Sa force dépend du nombre et de la participation de ses adhérents.
Informer les personnels
Les syndicats diffusent régulièrement des informations sur les droits des personnels, les évolutions réglementaires, les réformes, les carrières, les mutations, les conditions de travail ou encore les démarches administratives.
Cette information peut prendre plusieurs formes :
sites internet, lettres d’information, réunions, heures d’information syndicale, permanences, publications ou messages adressés aux écoles. Défendre les intérêts collectifs
Les syndicats portent des revendications concernant :
les salaires, les conditions de travail, les effectifs, les moyens, la formation, la reconnaissance du métier, la protection des personnels. Ils peuvent organiser ou soutenir des actions collectives :
pétitions, audiences, communiqués, rassemblements, grèves, interventions auprès de l’administration. Accompagner les situations individuelles
Un syndicat peut également accompagner un collègue dans une situation personnelle ou professionnelle difficile :
convocation, conflit, problème administratif, difficulté avec la hiérarchie, question de carrière, demande de protection fonctionnelle, mutation, temps partiel, arrêt de travail, etc. Dans ces situations, il est indispensable de contacter un syndicat et de ne pas agir ou répondre dans la précipitation, surtout si la situation est sensible ou conflictuelle.
Point de vigilance
Un échange sur un forum peut aider à prendre du recul ou à mieux comprendre une situation générale. Mais il ne remplace pas un accompagnement syndical lorsqu’une situation devient individuelle, administrative, conflictuelle ou potentiellement disciplinaire.

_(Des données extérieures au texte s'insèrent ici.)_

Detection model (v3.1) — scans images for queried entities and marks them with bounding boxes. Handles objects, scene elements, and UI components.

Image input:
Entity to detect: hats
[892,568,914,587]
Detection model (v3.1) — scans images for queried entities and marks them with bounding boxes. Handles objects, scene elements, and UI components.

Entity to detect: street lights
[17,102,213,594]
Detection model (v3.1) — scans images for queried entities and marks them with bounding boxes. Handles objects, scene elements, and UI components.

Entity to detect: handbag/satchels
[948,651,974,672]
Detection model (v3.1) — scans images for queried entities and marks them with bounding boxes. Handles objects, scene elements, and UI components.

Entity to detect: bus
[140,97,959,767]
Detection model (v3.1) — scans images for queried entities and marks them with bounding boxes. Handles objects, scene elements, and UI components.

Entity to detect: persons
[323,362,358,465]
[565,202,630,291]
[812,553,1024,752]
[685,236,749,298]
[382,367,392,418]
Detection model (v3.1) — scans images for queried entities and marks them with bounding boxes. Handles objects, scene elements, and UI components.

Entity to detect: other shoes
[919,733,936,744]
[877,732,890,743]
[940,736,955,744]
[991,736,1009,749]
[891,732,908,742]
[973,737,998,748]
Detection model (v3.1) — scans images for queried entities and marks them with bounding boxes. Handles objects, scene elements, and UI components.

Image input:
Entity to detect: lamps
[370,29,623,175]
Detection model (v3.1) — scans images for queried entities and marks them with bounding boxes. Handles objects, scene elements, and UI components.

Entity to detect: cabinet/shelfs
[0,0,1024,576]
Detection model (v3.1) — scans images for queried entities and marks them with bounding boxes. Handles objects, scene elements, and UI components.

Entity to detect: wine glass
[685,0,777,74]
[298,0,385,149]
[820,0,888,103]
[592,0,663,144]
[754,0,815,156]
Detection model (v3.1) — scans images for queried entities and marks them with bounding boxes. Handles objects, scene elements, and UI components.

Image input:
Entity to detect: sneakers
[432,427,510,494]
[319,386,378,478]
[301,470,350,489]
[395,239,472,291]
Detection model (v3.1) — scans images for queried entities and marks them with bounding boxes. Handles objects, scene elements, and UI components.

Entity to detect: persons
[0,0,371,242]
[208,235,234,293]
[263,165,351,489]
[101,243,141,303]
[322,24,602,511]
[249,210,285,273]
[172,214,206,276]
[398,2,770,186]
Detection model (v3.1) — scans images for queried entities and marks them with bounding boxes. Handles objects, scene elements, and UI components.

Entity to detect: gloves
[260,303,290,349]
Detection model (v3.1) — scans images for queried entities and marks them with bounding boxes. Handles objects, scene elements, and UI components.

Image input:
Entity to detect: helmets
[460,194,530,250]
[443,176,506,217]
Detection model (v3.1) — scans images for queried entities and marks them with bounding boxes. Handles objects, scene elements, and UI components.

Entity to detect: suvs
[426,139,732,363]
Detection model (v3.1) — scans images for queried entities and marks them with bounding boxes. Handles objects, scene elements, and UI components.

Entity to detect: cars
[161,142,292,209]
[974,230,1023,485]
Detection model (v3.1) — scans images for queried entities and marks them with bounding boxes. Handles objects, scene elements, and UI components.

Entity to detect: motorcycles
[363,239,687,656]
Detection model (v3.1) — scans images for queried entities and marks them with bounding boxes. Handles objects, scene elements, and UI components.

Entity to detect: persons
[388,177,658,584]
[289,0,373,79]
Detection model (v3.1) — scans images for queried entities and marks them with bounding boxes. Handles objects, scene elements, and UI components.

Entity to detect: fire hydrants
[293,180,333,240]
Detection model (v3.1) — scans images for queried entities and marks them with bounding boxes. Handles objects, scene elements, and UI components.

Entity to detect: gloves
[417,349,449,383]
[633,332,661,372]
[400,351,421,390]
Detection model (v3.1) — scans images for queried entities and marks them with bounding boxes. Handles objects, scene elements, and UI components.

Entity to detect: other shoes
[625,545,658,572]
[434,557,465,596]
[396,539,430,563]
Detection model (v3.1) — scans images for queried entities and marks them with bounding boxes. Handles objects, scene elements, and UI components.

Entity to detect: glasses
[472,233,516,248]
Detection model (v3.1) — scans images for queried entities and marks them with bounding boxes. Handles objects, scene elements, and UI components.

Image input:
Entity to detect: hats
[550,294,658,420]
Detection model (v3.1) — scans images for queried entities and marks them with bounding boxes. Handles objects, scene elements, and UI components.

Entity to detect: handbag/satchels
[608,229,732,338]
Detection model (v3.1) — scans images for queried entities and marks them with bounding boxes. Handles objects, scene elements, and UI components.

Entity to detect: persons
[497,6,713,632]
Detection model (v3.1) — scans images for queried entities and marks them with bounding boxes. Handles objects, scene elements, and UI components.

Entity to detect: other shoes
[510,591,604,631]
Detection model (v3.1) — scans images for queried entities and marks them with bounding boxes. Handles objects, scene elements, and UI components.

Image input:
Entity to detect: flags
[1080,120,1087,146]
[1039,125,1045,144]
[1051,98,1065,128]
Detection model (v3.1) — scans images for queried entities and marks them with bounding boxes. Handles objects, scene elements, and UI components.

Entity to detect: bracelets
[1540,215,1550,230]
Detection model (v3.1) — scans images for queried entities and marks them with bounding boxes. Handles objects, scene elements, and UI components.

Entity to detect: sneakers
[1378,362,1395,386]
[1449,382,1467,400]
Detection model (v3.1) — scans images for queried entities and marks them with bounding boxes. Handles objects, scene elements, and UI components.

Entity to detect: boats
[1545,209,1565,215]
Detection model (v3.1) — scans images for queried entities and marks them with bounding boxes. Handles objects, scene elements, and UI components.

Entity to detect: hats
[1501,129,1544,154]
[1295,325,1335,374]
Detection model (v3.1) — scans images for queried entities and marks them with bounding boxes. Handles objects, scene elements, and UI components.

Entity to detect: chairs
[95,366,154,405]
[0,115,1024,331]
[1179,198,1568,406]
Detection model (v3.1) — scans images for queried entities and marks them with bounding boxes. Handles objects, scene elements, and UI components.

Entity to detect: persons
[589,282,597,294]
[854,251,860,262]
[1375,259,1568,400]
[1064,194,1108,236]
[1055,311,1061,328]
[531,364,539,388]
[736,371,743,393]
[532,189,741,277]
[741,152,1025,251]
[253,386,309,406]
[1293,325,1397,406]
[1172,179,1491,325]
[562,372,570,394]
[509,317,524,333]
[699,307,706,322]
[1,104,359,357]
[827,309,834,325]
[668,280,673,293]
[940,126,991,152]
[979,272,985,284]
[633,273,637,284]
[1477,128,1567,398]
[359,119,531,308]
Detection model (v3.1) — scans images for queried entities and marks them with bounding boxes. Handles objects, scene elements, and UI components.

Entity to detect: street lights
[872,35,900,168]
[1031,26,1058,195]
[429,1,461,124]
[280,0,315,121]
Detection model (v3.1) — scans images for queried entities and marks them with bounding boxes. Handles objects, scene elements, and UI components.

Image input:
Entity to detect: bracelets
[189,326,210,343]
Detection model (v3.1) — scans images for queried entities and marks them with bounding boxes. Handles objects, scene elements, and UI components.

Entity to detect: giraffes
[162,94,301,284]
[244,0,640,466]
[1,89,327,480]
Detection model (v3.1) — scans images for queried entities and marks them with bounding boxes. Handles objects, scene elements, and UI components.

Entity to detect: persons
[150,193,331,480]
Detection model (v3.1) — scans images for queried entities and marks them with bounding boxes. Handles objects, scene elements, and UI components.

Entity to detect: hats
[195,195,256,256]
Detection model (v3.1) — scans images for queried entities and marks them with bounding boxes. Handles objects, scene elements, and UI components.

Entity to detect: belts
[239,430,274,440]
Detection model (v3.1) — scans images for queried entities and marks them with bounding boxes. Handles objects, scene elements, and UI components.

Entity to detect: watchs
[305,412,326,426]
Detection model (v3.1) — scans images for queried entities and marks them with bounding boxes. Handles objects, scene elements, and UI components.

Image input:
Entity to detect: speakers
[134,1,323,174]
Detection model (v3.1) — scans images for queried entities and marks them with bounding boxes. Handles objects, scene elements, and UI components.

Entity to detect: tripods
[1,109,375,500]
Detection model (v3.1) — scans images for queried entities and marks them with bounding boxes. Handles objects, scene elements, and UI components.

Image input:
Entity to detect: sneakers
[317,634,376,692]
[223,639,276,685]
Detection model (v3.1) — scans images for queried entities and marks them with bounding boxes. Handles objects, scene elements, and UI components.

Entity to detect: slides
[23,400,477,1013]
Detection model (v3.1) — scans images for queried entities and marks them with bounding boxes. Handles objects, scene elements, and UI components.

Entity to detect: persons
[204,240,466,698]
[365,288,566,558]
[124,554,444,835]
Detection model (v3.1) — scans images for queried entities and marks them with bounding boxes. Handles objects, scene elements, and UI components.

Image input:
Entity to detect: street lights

Représenter les personnels
Les syndicats représentent les personnels dans différents espaces de dialogue avec l’administration. Ils peuvent faire remonter des difficultés, alerter sur des situations locales, demander des audiences ou intervenir sur des questions collectives.
Mais leur capacité à peser dépend aussi du nombre d’adhérents, de la participation des personnels et de la mobilisation collective.
Pourquoi le collectif compte ?
Chaque adhérent, chaque vote, chaque participation aux actions renforce la capacité des syndicats à nous défendre.
Un syndicat n’est pas un simple prestataire
Il est possible d’adhérer à un syndicat pour être informé, conseillé ou soutenu. Mais un syndicat repose d'abord sur l’engagement de ses membres :
participation aux réunions, remontées du terrain, diffusion d’informations aux collègues, vote aux élections professionnelles, participation aux actions collectives. Tous les adhérents n’ont pas vocation à devenir militants. Mais chacun peut, à son niveau, contribuer à faire vivre une forme de solidarité professionnelle et même une petite action (relayer un mail, voter, en parler en salle des maîtres) fait la différence.
Quand contacter un syndicat ?
lorsque vous recevez une convocation ou un courrier qui vous inquiète ; lorsqu’une situation avec un parent, un collègue ou l’administration devient conflictuelle ; lorsque vous avez besoin d’un conseil précis sur vos droits ; lorsque vous pensez devoir demander une protection fonctionnelle ; lorsque vous ne savez pas comment formuler une réponse ou une demande à l’administration ; lorsque vous avez le sentiment de ne pas devoir rester seul face à une difficulté. Une idée importante
Contacter un syndicat ne signifie pas forcément entrer dans un conflit. Cela peut simplement permettre d’obtenir un avis, de vérifier une démarche ou de préparer sereinement une réponse.
En résumé
Les syndicats informent, défendent, accompagnent et représentent les personnels. Vous pouvez les solliciter lorsqu’une situation nécessite un conseil précis ou un accompagnement.
Mais leur force dépend de NOUS, de notre participation et de notre engagement collectif.
Plus on est nombreux à adhérer, voter, participer → plus ils peuvent agir.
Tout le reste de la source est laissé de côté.